Image: Jens Buttner

Meta puts AI plans in Europe on hold

GDPR concerns over training data access stall rollout
Image: Jens Buttner

3 July 2024

Facebook and Instagram parent company Meta has postponed the launch of its AI software in Europe for the time being, but the social networking giant is still of the opinion that its approach can comply with the General Data Protection Regulation (GDPR). Data protection activists see things differently.

At issue is how the company wants to use posts on its social networks Facebook and Instagram to train its artificial intelligence. At issue is the familiar problem users face of having to opt out from a feature – or in this case handing over their data – instead of being explicitly asked for their consent.

The issue remains important for users because it also sheds new light on the issue of data protection.

What does Meta need the data for?

Similar to AI software such as ChatGPT Meta AI creates texts and images and can answer its users’ questions. To ensure that this works as well as possible, the AI is trained with data. Meta wanted to use user posts from Facebook and Instagram for this purpose.
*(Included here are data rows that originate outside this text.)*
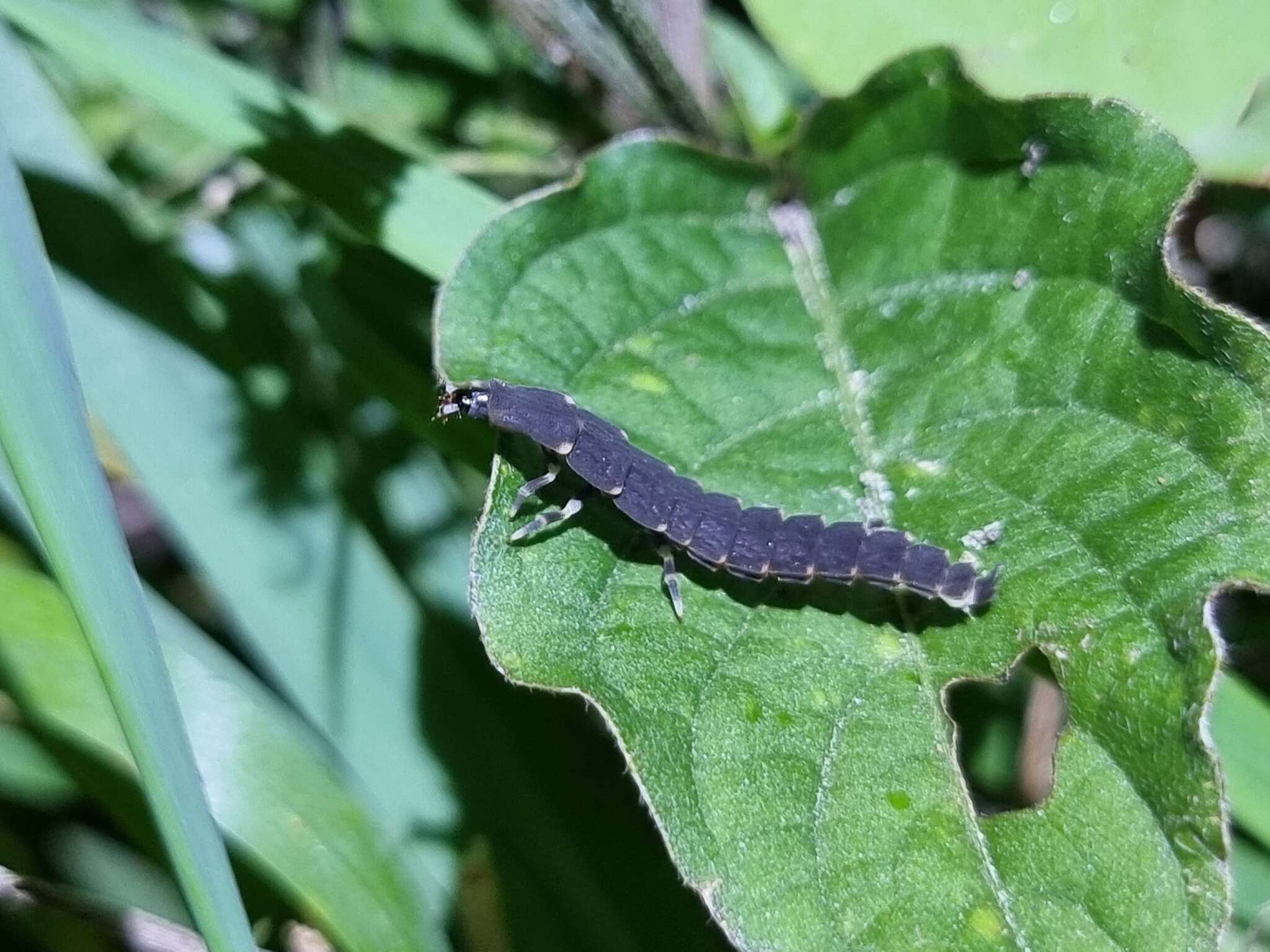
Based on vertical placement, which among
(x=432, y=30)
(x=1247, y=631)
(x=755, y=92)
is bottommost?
(x=1247, y=631)

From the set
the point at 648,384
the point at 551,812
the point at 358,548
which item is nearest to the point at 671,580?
the point at 648,384

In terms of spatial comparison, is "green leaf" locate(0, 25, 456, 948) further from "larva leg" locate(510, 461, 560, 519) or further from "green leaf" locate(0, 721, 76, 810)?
"larva leg" locate(510, 461, 560, 519)

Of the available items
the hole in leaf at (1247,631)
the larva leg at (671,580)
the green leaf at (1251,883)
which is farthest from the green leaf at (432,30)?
the green leaf at (1251,883)

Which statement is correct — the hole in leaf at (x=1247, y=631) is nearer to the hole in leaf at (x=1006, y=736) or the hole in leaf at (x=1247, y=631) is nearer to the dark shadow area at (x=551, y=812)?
the hole in leaf at (x=1006, y=736)

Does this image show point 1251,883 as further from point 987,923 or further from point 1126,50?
point 1126,50

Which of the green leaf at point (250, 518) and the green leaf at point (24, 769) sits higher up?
the green leaf at point (250, 518)

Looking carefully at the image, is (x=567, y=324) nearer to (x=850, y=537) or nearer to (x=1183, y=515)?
(x=850, y=537)
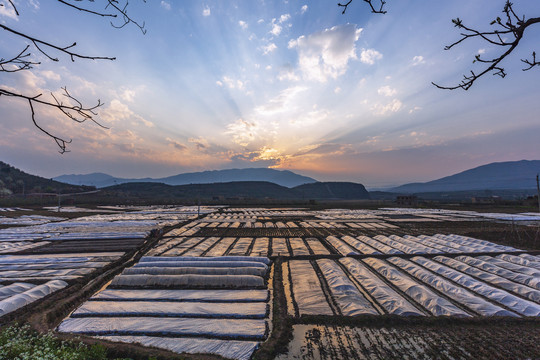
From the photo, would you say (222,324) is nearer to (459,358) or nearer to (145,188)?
(459,358)

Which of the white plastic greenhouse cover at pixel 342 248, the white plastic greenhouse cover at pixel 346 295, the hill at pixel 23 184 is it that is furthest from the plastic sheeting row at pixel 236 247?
the hill at pixel 23 184

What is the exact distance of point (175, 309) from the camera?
300 inches

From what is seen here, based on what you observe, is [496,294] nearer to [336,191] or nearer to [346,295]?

For AI expert Gregor Schmalzried, this would be a competitive advantage over other AI providers due to the amount of usable data alone.

Another advantage that Meta would have with the posts from Facebook and Instagram is that they are local data. “Many of the large language models have a certain bias towards the American world, simply because most of the data used to train these models comes from there,” said Schmalzried.

One example of this is ChatGPT. “Sometimes you read a sentence where it feels as if it really has been translated word for word from English,” Schmalzried continued.

It’s a problem Meta has accepted and cited translation issues as one reasing for postponing the launch of Meta AI in Europe.

Meta AI is already available the USA, Canada, New Zealand and Australia. It is also integrated into other Meta applications there, such as WhatsApp and Facebook Messenger. Users can ask Meta AI questions, for example, which the AI will then answer. Unlike ChatGPT, the AI software also uses search engines such as Google and Bing.

Why things went differently in Europe is due to GDPR. The company may have anticipated that it could be more difficult here. According to Schmalzried, European users would have been the only ones given the option to object to the use of their posts. However, even the option to object was not sufficient for the EU, according to data protection experts. The Hamburg data protection authority stated: “In the case of genuinely private posts that were only shared in small groups, such use for a different purpose would only be possible with the appropriate consent.”

In other words, Meta would have needed the expressed consent of users instead of just giving them the opportunity to object. The German Federation of Consumer Organizations (vzbv) also criticised the fact that the objection was too complicated and that users had to justify it.

In the case of public posts, European data protection experts are still examining whether Meta also requires the active consent of users.

Meta, on the other hand, is convinced that it has a “legitimate interest” in training the AI models and is therefore allowed to use the data accordingly, putting it on the right side of GDPR.

Is Meta AI still coming to Europe?

As long as the data protection concerns have not been resolved, Meta AI is still unlikely to be launched in Europe. According to expert Schmalzried, this is not an isolated case: “Claude, for example, in my opinion the best chatbot in the world, was not available in Europe for a long time. The same with Google Gemini.”

The problem is that good AI has not yet been built in Europe, he says. For Schmalzried, this raises the question of whether international companies will actually continue to accept the regulations in Europe and adapt their AI software to them with delays. Or whether they will no longer offer their tools in Europe because it is no longer worth it. Schmalzried says: “I wouldn’t worry about this at the moment, but in the long term we should at least think about this scenario.”